Фаина забеременела и сделалась вовсе похожей на горошинку. Она все чего-то шила и строчила, да скоблила столы, да подбеливала и без того чистенькую печку. Василий затеял дом над Лысманихой, за поселком, у березового колка, где много травы и ветру, речка рядом, чтобы сын, по его замыслу, сразу же хлебнул всего этого и сделался бы охотником. Василий даже имя придумал сыну, легкое имя, перекатывающееся во рту, как камешек-голышок — Аркашка.
Но родилась Наташка.
Дом к этой поре был наполовину готов, и они сбили в нем печку, переселились весною в кухню, а горницу Василий думал за лето отделать.
В ту весну Василию в тайгу некогда было бегать. Он томился по охоте. Иной раз уж поздно вечером, когда плотничать становилось нельзя, Василий забрасывал за плечо ружье, брал на руки дочку, кликал с собой Фаину, и они шли на берег Лысманихи. Усадив жену на обсохший бугорок, Василий чуть отбегал в сторону, к срезу березовой рощицы и оттуда голосом давал знать о себе: «Я здесь, Фаюшка, недалече!..»
А ей все равно немножко боязно сначала. Но обсидевшись, пообвыкнув к весенним шорохам и шумам, она переставала с недоверием озираться, опускала руки, притиснувшие дочку. Ее охватывало покоем и умиротворенностью. Наташка спала, не выпуская груди, и через какое-то время начинала быстро-быстро причмокивать. Томительная дневная усталость мягко пеленала Фаину, и она чувствовала, как эта трудовая, усталость, этот покой, что пришел из мира в душу ее, вместе с молоком сочатся в дочку, насыщая ее и передавая ей материнскую доброту, трудолюбивость — все, что в ней есть, все се соки, всю ее душу, всю любовь к этому привычному, но каждую весну обновляющемуся миру, который она и с закрытыми глазами и даже во тьме ночной может представить, себе отчетливо и ясно.
И вот уже видит она верткую, порывистую веснами, а летом, в межень, говорливую, светленькую и утихомиренную, как божья старушка, Лысманиху со студеной водой, которая в чаю крепка, а в бане мягка. Волос от такой воды куделистый делается и перхоть исчезает, и шелудивость с кожи мигом сходит. А с виду — речка и речка, кто не знает — мимо пройдет; кто ведает — плюнуть в нее не решится.

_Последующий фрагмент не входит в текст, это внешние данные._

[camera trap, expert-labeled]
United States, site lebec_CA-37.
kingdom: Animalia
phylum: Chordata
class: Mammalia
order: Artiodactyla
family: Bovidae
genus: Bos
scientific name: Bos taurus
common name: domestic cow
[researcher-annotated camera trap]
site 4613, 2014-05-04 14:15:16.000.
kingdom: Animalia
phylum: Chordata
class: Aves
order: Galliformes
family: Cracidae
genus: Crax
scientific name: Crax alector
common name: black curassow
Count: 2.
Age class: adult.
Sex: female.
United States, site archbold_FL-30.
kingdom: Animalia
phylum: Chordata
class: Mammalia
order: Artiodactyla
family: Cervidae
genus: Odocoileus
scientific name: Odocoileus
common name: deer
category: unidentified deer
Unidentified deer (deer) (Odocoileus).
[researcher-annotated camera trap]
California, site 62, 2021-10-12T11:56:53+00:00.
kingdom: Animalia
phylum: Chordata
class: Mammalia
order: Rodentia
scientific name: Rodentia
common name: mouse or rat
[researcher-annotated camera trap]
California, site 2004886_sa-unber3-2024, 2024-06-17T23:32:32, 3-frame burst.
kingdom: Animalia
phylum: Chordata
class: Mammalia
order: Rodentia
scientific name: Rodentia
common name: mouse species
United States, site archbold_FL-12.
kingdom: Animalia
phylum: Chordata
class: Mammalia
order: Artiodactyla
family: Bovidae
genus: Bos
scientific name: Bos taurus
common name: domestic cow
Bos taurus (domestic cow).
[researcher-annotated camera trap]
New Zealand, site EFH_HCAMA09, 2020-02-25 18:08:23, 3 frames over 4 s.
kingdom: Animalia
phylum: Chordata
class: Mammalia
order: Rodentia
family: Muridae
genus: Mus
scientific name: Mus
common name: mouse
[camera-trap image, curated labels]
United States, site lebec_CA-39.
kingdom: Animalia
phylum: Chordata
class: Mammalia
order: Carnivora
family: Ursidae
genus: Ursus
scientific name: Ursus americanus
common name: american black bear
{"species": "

Вокруг поселка по косогорам и осыпям, в особенности по валу маленькой плотинки, желтая россыпь цветов мать-и-мачехи. Кажется Фаине, что все искры, вылетевшие за зиму из труб поселка, раздуло вешним ветром по земле. Возле ног Фаины по бережку речки клонятся долу, закрываются к вечеру белыми ушками лепестков тонконогие ветренницы, а промеж них синеют, ерошатся хохлатки с кружевными листьями. Хохлатки всегда упруги и холодны, потому что в трубочках синерозовеньких цветков даже днем не высыхает роса. Когда Фаина была маленькая, высасывала росу из хохлаток и медуниц, говорили ей: «Красивая будешь!» И не зря, видно, росой пользовалась — Василий уверяет: «Самая красивая!»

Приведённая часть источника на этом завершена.